If I understood correctly, at first iteration you should find high 
keyframes for all streams.

If SEEK_BYTE is requested and the pos you are at is > max_ts (max 
position) or term_pos was earlier at the previous iteration, then you 
can break earlier after read_frame anyway.

Do I miss something ?

> +                    } else if (sp->pts_hi>  pts_tb) {
> +                        // Found a better match (actually, shouldn't happen).
> +                        sp->pts_hi = pts_tb;
> +                        sp->dts_hi = dts_tb;
> +                        sp->pos_hi = pos;
> +                    }

Duplicate code between SEEK_BYTE and timestamps. I believe you only need 
one hi and one lo per stream (will be set to either pos or timestamp), 
you don't need both pts and dts.

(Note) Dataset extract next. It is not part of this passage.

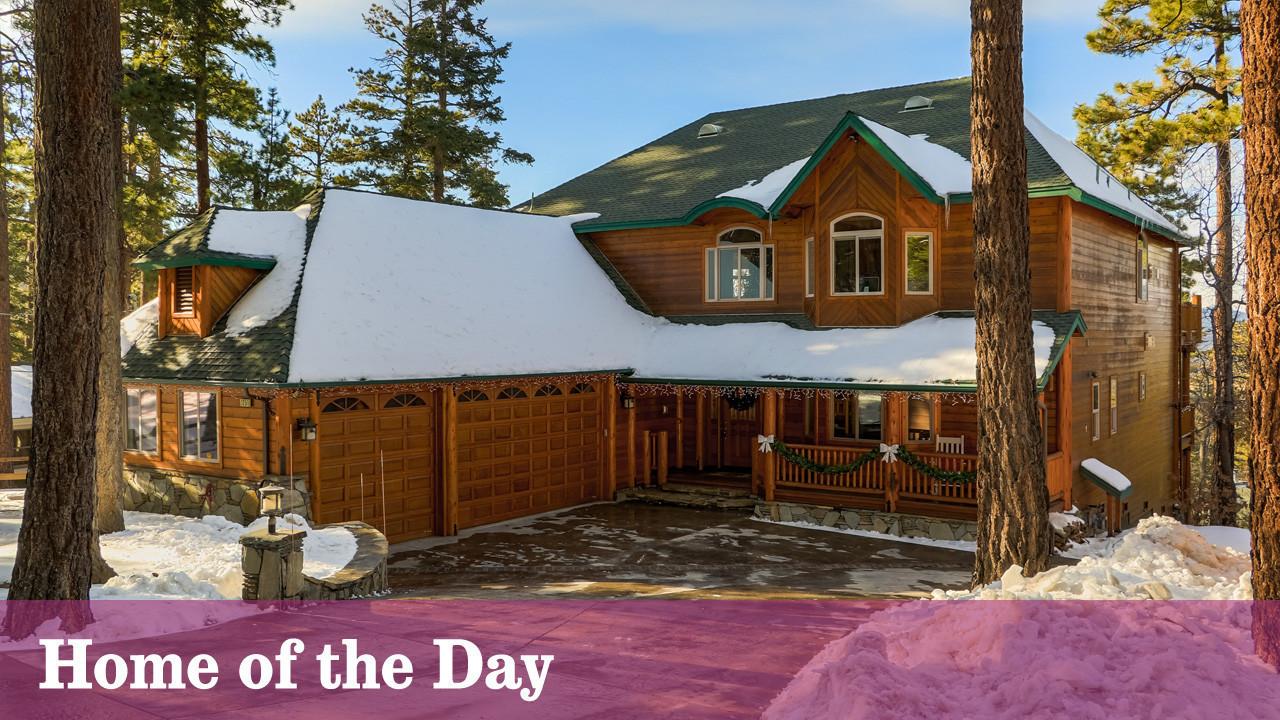 Log home at big bear lake is set near the ski slopes la for Log cabins in big bear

Please explain why if that's not possible.

> +            }
> +        }
> +    }
> +
> +    // Clean up the parser.
> +    av_read_frame_flush(s);
> +}
> +
> +int64_t ff_gen_syncpoint_search(AVFormatContext *s,
> +                                int stream_index,
> +                                int64_t pos,
> +                                int64_t ts_min,
> +                                int64_t ts,
> +                                int64_t ts_max,
> +                                int flags)
> +{
> +    AVSyncPoint sync[MAX_STREAMS], *sp;
> +    AVStream *st;
> +    int i;
> +    int keyframes_to_find = 0;
> +    int64_t curpos;
> +    int64_t step;
> +    int found_lo = 0, found_hi = 0;
> +    int64_t min_distance;
> +    int64_t min_pos = 0;
> +
> +    if (stream_index>= 0&&  !(flags&  AVSEEK_FLAG_BYTE)) {
> +        // Rescale timestamps to AV_TIME_BASE, if timestamp of a reference stream given.
> +        st = s->streams[stream_index];
> +        if (ts != AV_NOPTS_VALUE)
> +            ts = av_rescale(ts, AV_TIME_BASE * (int64_t)st->time_base.num, st->time_base.den);
> +        if (ts_min != INT64_MIN)
> +            ts_min = av_rescale(ts_min, AV_TIME_BASE * (int64_t)st->time_base.num, st->time_base.den);
> +        if (ts_max != INT64_MAX)
> +            ts_max = av_rescale(ts_max, AV_TIME_BASE * (int64_t)st->time_base.num, st->time_base.den);
> +    }

I don't think rescaling is needed for now since in mpegts all streams 
have same timebase.

> +    // Initialize syncpoint structures for each stream.
> +    for (i = 0; i<  s->nb_streams; ++i) {
> +        sp =&sync[i];
> +        st = s->streams[i];
> +        if (s->streams[i]->discard<  AVDISCARD_ALL) {
> +            ++keyframes_to_find;
> +            sp->pos_lo     = INT64_MAX;
> +            sp->pts_lo     = INT64_MAX;
> +            sp->dts_lo     = INT64_MAX;
> +            sp->found_lo   = 0;
> +            sp->pos_hi     = INT64_MAX;
> +            sp->pts_hi     = INT64_MAX;
> +            sp->dts_hi     = INT64_MAX;
> +            sp->found_hi   = 0;
> +            sp->epsilon    = AV_TIME_BASE * (int64_t)st->time_base.num / st->time_base.den;
> +            sp->term_pos   = INT64_MAX;
> +            sp->first_pos  = AV_NOPTS_VALUE;
> +            sp->terminated = 0;
> +            sp->active     = 1;
> +        } else {
> +            sp->active     = 0;
> +        }
> +    }
> +
> +    if (keyframes_to_find == 0) {
> +        // No stream active, error.
> +        return -1;
> +    }
> +
> +    // Find keyframes in all active streams with timestamp/position just before
> +    // and just after requested timestamp/position.
> +    step = 1024;
> +    for (;;) {
> +        curpos = pos - step;
> +        if (curpos<  0)
> +            curpos = 0;
> +        url_fseek(s->pb, curpos, SEEK_SET);
> +        search_keyframe_multi_partial(
> +                s,
> +                ts, flags,
> +                sync, keyframes_to_find,
> +&found_lo,&found_hi);
> +        if (found_lo == keyframes_to_find&&  found_hi == keyframes_to_find)
> +            break;  // have all keyframes we wanted

You can shortcut by checking if user specified a max_pos > ts or min_pos 
< ts. In this case only found_lo or found_hi matters.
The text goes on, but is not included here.